Overview

The LED Matrix Cube Examples project provides a comprehensive collection of demonstration applications for the matrixserver framework. These examples showcase the capabilities of 3D LED cube displays and 2D matrix panels through interactive games, visualizations, and effects.

Project Purpose

The example applications serve multiple purposes:

Educational: Demonstrate proper usage patterns and best practices for the matrixserver framework Functional: Provide ready-to-use applications for LED matrix displays Reference: Serve as starting points for custom application development Testing: Validate framework functionality across different platforms and hardware configurations

Architecture Overview

The project follows a layered architecture that separates application logic from hardware interfacing:

Framework Layer

The matrixserver framework provides the core infrastructure:

  • Connection Management: Handles communication with various server implementations

  • Hardware Abstraction: Unified API for different display technologies

  • Timing Control: Frame rate regulation and animation timing

  • Input Processing: Standardized joystick and sensor input handling

Application Layer

Example applications build on two main base classes:

CubeApplication

For 3D volumetric applications that render into a cubic LED matrix:

  • 3D coordinate system with (x, y, z) addressing

  • Volumetric pixel manipulation

  • 3D line drawing and text rendering on cube faces

  • Edge detection and surface navigation

MatrixApplication

For traditional 2D matrix displays:

  • 2D coordinate system with (x, y) addressing

  • Pixel-level control of flat LED panels

  • Screen-based rendering for multiple panel configurations

Hardware Support

The examples are designed to work across multiple hardware platforms:

Development Platforms

  • Desktop Systems: macOS, Linux, Windows with software simulator

  • Cross-compilation: Support for embedded targets

Production Platforms

  • Raspberry Pi: GPIO-based matrix panels, SPI interfaces

  • FPGA Systems: Custom hardware with FTDI USB interfaces

  • Dedicated Controllers: Purpose-built LED matrix controllers

Display Technologies

The framework and examples support various LED matrix configurations:

3D Cube Displays

  • Volumetric Matrices: True 3D pixel arrays forming cubic displays

  • Multi-sided Cubes: Six separate 2D panels arranged in cube formation

  • Custom Geometries: Adaptable to non-cubic 3D arrangements

2D Matrix Displays

  • Single Panels: Individual LED matrix displays

  • Tiled Arrays: Multiple panels arranged in larger displays

  • Various Resolutions: From small 8x8 matrices to large 64x64+ displays

Connection Architecture

The examples connect to matrixserver instances through multiple transport mechanisms:

Primary Connection Methods

TCP Network
  • Default connection method

  • Supports remote server instances

  • Cross-platform compatibility

  • Default port: 2017

IPC (Inter-Process Communication)
____
§ **Task details**
Answer these questions from the overview:
1. What is the default port for the TCP network connection?
2. Which base class is meant for traditional 2D matrix displays?
3. What kind of interfaces do the FPGA systems use?
The rows that follow come from a different source than the overview.
____
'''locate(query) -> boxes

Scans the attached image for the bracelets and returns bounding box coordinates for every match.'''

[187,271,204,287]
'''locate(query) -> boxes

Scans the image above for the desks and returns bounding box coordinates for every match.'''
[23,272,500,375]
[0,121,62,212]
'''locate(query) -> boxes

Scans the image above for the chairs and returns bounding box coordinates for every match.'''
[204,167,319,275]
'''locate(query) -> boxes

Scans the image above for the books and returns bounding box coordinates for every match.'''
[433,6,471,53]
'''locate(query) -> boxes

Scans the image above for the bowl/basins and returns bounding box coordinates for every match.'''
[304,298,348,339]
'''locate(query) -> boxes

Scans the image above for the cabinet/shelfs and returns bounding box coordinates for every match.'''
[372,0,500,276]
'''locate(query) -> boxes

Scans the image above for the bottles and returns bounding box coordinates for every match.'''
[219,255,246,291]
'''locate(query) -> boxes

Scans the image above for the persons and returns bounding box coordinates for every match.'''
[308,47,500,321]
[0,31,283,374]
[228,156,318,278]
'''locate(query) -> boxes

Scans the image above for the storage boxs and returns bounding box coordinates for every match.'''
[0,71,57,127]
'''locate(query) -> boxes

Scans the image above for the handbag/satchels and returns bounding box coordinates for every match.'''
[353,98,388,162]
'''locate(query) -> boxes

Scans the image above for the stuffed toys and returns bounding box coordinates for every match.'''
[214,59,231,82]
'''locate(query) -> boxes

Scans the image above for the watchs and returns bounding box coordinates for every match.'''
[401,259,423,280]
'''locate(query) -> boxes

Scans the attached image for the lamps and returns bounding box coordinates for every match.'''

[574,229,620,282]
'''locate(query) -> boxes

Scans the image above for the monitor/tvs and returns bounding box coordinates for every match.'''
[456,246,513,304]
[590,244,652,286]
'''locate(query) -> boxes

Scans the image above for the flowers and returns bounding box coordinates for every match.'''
____
§ **Task output**
1. 2017
2. MatrixApplication
3. FTDI USB interfaces